My whole outlook began to shift from that day, although it has taken almost three years and another two lots of cognitive behaviour therapy to reach the point I am at now. I realised my issue with baby groups and the opinions of other mums were connected to how I felt about myself in general, but most of all, as a mum. And to feel better attending those groups, I needed to focus inwards, rather than looking for approval from the outside.
Now I try to focus much more on the experience of the group with my child, and see any connection with another mum as a bonus, but not a necessity.
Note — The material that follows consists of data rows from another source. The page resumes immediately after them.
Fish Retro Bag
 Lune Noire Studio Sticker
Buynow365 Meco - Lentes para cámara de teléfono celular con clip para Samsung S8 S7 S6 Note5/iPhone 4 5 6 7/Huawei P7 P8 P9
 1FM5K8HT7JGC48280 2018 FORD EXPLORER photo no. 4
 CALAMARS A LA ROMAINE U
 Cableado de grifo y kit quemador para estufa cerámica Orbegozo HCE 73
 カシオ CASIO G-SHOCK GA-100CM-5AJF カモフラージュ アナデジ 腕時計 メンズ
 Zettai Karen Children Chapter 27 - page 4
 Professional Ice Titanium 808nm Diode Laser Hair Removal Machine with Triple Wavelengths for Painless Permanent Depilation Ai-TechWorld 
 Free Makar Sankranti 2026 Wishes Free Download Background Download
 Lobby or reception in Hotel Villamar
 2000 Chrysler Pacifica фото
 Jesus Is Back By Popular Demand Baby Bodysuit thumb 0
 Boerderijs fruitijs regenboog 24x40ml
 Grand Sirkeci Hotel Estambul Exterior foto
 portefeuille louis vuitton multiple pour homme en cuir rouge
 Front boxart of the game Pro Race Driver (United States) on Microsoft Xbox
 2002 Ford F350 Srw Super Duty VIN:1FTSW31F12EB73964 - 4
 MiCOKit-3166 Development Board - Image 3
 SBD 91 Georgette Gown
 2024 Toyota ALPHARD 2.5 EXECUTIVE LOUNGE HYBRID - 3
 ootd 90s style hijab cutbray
And actually overall, I have found making those connections easier because I have taken the pressure away. There are still struggles. There are still times when I panic that I have looked rude for asking another mum her name, or that I’m being judged when I look away at the very moment my child makes a ‘questionable choice’. There are still mornings when I have to give myself a little encouragement, but we still go. We always go.
And to the other mums who find the baby groups a little tough to approach, my advice would be to focus on you.
Focus on what you want to experience with your child in that group.